Parsing with the grammar

Now that we have the grammar, let's use it. We will parse this code:

begin
  WriteLn('First');
  WriteLn('Second');
  WriteLn('Third')
end

We use the -t option to look at the parse tree. We are specifically interested in the portion from StatementList down to Statement:

$ delphiparser.py Demo.dpr -t
StatementList(
  ManyStatementSemi(
    RepeatStatementSemi(
      StatementSemi(
        StatementSemiComp(
          BoxStatement(
            OptStatement(
              Statement(...)
            )
          )
        , Commentlist()
        , ";"
        )
      )
    , StatementSemi(
        StatementSemiComp(
          BoxStatement(
            OptStatement(
              Statement(...)
            )
          )
        , Commentlist()
        , ";"
        )
      )
    )
  )
, BoxStatement(
    OptStatement(
      Statement(...)
    )
  )
)

The result is pretty terrible if you consider that all we really want to do is consider StatementList to be a list of Statements. Suppose we want to copy the third Statement in between the first two, what do we have to do?

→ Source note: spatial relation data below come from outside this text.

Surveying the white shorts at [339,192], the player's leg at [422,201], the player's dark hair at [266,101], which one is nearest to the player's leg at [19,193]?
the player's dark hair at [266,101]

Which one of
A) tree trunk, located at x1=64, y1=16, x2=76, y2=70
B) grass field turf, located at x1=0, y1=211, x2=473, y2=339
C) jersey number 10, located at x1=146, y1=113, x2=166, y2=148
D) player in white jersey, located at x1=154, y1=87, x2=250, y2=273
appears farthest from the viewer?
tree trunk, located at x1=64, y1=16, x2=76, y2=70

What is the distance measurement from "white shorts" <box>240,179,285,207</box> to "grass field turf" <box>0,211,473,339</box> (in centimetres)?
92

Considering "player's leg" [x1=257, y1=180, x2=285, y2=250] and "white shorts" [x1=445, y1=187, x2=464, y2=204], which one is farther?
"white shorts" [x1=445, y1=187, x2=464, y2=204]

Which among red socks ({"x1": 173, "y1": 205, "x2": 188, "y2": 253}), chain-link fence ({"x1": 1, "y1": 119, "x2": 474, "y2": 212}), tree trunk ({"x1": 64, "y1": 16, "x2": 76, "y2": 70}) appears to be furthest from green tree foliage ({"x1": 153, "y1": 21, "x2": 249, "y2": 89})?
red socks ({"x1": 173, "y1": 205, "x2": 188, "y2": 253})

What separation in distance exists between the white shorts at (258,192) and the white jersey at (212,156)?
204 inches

  1. Navgiate to the Statement in question.
  2. Traverse up: OptStatement, BoxStatement.
  3. Traverse down: ManyStatementSemi, RepeatStatementSemi and insert there.

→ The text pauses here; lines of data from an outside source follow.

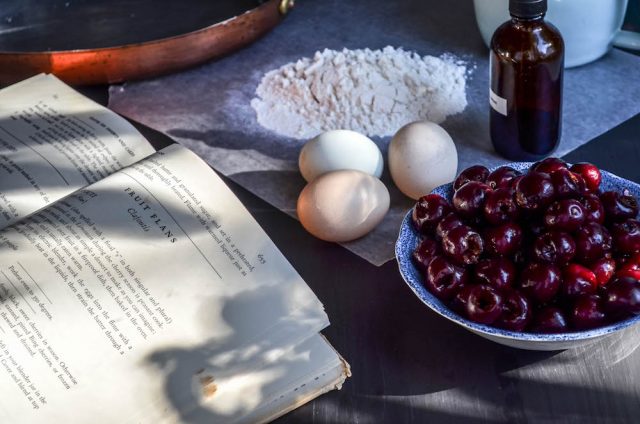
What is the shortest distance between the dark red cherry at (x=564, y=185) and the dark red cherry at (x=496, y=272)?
8cm

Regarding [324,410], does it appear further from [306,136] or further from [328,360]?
[306,136]

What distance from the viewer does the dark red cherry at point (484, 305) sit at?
0.61 metres

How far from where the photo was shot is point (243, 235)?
718 millimetres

We are also faced with the problem that Statement and StatementSemi are nonterminals of different types and cannot be used interchangeably.

Transforming the parse tree

There is not much we can do about the grammar, because the grammar is written in order that the parser may succeed. What we can do, however, is to transform the parse tree once we have it in Python.

By default, delphiparser.py applies a series of "listifying" transformations which are necessary to apply before unparsing, because the unparser can be much simpler when it only has a list to deal with.

In particular, we have the function listify_stmlist in delphisrc/transformer.py.

When we apply this function we get:

StatementList(
  StatementSemi(
    StatementSemiComp(
      BoxStatement(
        OptStatement(
          Statement(...)
        )
      )
    , Commentlist()
    , ";"
    )
  )
, StatementSemi(
    StatementSemiComp(
      BoxStatement(
        OptStatement(
          Statement(...)
        )
      )
    , Commentlist()
    , ";"
    )
  )
, Statement(...)
)

Here we still have to pay attention to the Statement/StatementSemi distinction, but at least StatementList is an actual list that we can insert/append/remove from at will.